[Items stored from a collection]
━━━━━━━━━━
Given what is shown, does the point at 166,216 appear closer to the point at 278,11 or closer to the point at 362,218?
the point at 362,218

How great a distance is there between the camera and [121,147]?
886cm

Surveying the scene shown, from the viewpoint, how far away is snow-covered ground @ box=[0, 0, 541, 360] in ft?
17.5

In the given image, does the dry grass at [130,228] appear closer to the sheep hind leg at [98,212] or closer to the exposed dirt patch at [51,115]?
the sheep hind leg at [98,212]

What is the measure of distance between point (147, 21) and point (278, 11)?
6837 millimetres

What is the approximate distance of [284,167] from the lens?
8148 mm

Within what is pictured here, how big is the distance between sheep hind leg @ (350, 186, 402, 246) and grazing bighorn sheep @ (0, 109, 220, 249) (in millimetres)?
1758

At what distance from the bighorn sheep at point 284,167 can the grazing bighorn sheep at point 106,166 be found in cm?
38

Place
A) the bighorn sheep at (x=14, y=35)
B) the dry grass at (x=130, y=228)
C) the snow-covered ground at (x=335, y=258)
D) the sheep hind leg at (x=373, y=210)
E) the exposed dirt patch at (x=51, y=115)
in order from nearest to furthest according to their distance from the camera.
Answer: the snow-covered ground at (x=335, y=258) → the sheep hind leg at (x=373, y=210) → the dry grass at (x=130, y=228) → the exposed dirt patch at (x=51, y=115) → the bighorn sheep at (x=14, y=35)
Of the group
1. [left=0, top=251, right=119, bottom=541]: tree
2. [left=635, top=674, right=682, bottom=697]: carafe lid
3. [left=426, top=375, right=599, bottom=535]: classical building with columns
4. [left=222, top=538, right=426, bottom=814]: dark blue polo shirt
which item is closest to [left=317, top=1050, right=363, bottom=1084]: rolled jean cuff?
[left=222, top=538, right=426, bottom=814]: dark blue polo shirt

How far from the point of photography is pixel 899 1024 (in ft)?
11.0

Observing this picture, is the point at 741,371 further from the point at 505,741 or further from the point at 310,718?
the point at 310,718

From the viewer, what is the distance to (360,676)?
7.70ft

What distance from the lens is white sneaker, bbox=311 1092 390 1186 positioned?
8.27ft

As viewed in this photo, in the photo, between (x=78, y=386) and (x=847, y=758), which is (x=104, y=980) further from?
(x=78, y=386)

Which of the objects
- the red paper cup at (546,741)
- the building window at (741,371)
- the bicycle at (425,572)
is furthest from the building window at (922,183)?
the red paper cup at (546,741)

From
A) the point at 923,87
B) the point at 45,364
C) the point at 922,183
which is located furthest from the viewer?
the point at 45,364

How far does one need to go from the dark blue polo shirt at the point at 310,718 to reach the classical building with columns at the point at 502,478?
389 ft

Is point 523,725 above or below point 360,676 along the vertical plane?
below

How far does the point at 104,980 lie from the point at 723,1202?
━━━━━━━━━━
- [Task prompt]: Reproduce all of the data above as a numbered list, omitting any blank lines.

- [Complete output]:
1. Given what is shown, does the point at 166,216 appear closer to the point at 278,11 or closer to the point at 362,218?
2. the point at 362,218
3. How great a distance is there between the camera and [121,147]?
4. 886cm
5. Surveying the scene shown, from the viewpoint, how far away is snow-covered ground @ box=[0, 0, 541, 360] in ft?
6. 17.5
7. In the given image, does the dry grass at [130,228] appear closer to the sheep hind leg at [98,212] or closer to the exposed dirt patch at [51,115]?
8. the sheep hind leg at [98,212]
9. What is the measure of distance between point (147, 21) and point (278, 11)?
10. 6837 millimetres
11. What is the approximate distance of [284,167] from the lens?
12. 8148 mm
13. Within what is pictured here, how big is the distance between sheep hind leg @ (350, 186, 402, 246) and grazing bighorn sheep @ (0, 109, 220, 249) (in millimetres)?
14. 1758
15. At what distance from the bighorn sheep at point 284,167 can the grazing bighorn sheep at point 106,166 be found in cm?
16. 38
17. Place
18. A) the bighorn sheep at (x=14, y=35)
19. B) the dry grass at (x=130, y=228)
20. C) the snow-covered ground at (x=335, y=258)
21. D) the sheep hind leg at (x=373, y=210)
22. E) the exposed dirt patch at (x=51, y=115)
23. in order from nearest to furthest according to their distance from the camera.
24. Answer: the snow-covered ground at (x=335, y=258) → the sheep hind leg at (x=373, y=210) → the dry grass at (x=130, y=228) → the exposed dirt patch at (x=51, y=115) → the bighorn sheep at (x=14, y=35)
25. Of the group
26. 1. [left=0, top=251, right=119, bottom=541]: tree
27. 2. [left=635, top=674, right=682, bottom=697]: carafe lid
28. 3. [left=426, top=375, right=599, bottom=535]: classical building with columns
29. 4. [left=222, top=538, right=426, bottom=814]: dark blue polo shirt
30. which item is closest to [left=317, top=1050, right=363, bottom=1084]: rolled jean cuff?
31. [left=222, top=538, right=426, bottom=814]: dark blue polo shirt
32. How far from the point of photography is pixel 899 1024 (in ft)?
33. 11.0
34. Observing this picture, is the point at 741,371 further from the point at 505,741 or further from the point at 310,718?
35. the point at 310,718
36. From the viewer, what is the distance to (360,676)?
37. 7.70ft
38. What distance from the lens is white sneaker, bbox=311 1092 390 1186 positioned?
39. 8.27ft
40. As viewed in this photo, in the photo, between (x=78, y=386) and (x=847, y=758), which is (x=104, y=980) further from?
41. (x=78, y=386)
42. Which of the objects
43. - the red paper cup at (546,741)
44. - the building window at (741,371)
45. - the bicycle at (425,572)
46. is furthest from the building window at (922,183)?
47. the red paper cup at (546,741)
48. From
49. A) the point at 923,87
50. B) the point at 45,364
51. C) the point at 922,183
52. which is located furthest from the viewer?
53. the point at 45,364
54. How far does one need to go from the dark blue polo shirt at the point at 310,718 to reach the classical building with columns at the point at 502,478?
55. 389 ft
56. Is point 523,725 above or below point 360,676 along the vertical plane?
57. below
58. How far does the point at 104,980 lie from the point at 723,1202?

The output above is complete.